Fragen zur Geometrie der Szene:
────────────────────

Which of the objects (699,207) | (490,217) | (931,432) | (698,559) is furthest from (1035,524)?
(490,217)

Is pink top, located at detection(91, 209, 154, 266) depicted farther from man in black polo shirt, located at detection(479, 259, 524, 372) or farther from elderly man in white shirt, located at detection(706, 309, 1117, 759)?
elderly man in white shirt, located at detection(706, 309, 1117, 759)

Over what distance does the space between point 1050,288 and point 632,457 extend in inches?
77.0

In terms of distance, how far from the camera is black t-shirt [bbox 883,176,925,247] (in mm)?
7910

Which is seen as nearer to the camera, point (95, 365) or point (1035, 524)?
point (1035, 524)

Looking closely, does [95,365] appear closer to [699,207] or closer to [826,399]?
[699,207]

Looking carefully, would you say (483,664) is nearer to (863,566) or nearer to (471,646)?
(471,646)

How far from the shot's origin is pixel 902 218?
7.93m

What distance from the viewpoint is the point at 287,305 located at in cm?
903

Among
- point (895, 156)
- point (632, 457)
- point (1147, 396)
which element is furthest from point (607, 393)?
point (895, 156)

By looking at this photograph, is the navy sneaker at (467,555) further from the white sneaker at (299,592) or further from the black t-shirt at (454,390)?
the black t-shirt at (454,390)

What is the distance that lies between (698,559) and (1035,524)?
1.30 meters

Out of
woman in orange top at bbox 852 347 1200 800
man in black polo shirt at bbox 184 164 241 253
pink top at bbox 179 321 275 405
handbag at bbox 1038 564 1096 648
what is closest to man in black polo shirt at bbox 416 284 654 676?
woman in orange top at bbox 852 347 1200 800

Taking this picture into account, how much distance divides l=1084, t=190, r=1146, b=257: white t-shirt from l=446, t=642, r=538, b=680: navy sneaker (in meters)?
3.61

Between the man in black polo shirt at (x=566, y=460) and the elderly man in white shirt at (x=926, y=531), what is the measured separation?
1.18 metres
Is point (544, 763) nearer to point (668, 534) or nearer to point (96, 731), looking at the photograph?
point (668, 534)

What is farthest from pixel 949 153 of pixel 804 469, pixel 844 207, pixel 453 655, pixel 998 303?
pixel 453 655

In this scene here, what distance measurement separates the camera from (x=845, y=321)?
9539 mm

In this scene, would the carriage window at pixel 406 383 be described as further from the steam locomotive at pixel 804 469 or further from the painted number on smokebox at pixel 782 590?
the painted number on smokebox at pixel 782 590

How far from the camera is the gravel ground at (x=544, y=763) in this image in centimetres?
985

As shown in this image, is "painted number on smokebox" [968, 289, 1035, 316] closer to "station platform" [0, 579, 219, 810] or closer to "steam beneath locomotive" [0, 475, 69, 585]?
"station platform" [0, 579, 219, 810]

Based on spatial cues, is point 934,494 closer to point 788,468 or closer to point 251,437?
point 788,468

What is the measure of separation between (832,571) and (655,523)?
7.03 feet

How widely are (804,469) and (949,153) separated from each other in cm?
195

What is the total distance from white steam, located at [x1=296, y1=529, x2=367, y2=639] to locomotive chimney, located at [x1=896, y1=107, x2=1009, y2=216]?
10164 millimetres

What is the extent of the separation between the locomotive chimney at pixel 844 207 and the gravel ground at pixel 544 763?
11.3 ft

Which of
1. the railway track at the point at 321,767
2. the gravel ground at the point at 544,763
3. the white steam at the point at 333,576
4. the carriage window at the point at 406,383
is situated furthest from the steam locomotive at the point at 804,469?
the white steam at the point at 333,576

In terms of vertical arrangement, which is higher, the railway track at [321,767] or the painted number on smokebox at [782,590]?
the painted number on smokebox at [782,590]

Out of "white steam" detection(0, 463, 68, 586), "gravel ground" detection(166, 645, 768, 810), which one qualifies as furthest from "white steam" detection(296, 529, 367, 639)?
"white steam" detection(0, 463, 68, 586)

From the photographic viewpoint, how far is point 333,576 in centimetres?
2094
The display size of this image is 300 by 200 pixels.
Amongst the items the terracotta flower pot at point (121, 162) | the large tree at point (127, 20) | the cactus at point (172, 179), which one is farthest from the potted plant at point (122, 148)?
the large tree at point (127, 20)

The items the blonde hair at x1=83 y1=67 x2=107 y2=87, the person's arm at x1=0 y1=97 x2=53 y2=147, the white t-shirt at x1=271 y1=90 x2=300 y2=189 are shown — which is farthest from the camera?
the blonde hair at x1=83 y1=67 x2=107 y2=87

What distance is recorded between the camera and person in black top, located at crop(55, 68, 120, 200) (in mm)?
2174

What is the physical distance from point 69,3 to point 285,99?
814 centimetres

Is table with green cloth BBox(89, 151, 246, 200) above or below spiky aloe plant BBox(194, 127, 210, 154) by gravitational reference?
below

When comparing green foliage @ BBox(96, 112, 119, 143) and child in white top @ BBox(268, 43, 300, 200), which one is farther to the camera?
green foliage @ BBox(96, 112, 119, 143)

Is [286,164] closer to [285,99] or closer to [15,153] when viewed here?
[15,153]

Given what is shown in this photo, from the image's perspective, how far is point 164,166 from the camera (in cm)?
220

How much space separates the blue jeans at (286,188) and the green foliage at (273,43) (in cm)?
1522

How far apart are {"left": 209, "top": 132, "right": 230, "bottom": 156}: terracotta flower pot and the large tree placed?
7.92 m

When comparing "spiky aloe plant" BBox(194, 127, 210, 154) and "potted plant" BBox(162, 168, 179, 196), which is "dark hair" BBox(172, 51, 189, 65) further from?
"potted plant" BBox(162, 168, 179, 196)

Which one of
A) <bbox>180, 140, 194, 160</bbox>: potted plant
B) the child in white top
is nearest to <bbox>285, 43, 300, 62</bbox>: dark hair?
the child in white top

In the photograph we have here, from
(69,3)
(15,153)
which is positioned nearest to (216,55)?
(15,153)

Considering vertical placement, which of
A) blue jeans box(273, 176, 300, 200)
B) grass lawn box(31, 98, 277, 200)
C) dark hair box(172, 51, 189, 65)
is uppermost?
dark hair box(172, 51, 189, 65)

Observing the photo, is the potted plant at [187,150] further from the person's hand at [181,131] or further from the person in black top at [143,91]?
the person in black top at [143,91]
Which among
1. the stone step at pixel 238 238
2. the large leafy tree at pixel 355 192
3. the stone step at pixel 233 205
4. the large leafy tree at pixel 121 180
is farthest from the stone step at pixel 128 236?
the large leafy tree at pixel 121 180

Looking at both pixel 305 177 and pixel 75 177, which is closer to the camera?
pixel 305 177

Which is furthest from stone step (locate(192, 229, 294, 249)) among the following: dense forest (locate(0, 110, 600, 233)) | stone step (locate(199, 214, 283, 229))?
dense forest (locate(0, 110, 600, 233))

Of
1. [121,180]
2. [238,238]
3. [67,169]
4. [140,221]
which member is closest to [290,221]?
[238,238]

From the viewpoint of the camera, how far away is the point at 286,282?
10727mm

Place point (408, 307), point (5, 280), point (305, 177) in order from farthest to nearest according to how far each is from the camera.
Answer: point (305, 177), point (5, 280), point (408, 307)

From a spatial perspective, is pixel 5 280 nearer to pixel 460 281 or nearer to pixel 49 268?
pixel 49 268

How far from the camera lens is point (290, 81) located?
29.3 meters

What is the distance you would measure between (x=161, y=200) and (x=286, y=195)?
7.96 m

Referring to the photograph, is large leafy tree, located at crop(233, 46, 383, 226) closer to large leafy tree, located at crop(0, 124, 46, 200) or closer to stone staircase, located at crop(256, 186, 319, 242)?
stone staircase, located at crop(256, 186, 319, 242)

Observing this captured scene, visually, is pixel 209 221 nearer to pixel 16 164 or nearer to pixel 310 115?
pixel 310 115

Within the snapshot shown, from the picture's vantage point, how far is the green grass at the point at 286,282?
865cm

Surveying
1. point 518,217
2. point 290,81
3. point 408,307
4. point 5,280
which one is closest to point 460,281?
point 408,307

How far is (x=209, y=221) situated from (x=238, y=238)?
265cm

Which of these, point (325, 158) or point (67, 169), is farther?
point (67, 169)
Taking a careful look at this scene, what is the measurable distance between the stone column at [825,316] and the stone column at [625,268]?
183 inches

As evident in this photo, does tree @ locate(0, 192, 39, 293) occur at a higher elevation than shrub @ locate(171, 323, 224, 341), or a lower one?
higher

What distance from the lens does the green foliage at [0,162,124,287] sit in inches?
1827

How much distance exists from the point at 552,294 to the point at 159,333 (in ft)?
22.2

────────────────────

AUFGABE: Gib aus den Einträgen oben die Zeilen von der Zeile mit „The items the blonde“ bis zur Zeile mit „814 centimetres“ unverändert wieder, beide Zeilen eingeschlossen.

LÖSUNG DER AUFGABE:
The items the blonde hair at x1=83 y1=67 x2=107 y2=87, the person's arm at x1=0 y1=97 x2=53 y2=147, the white t-shirt at x1=271 y1=90 x2=300 y2=189 are shown — which is farthest from the camera?
the blonde hair at x1=83 y1=67 x2=107 y2=87

What distance is recorded between the camera and person in black top, located at crop(55, 68, 120, 200) (in mm)?
2174

What is the physical distance from point 69,3 to point 285,99?
814 centimetres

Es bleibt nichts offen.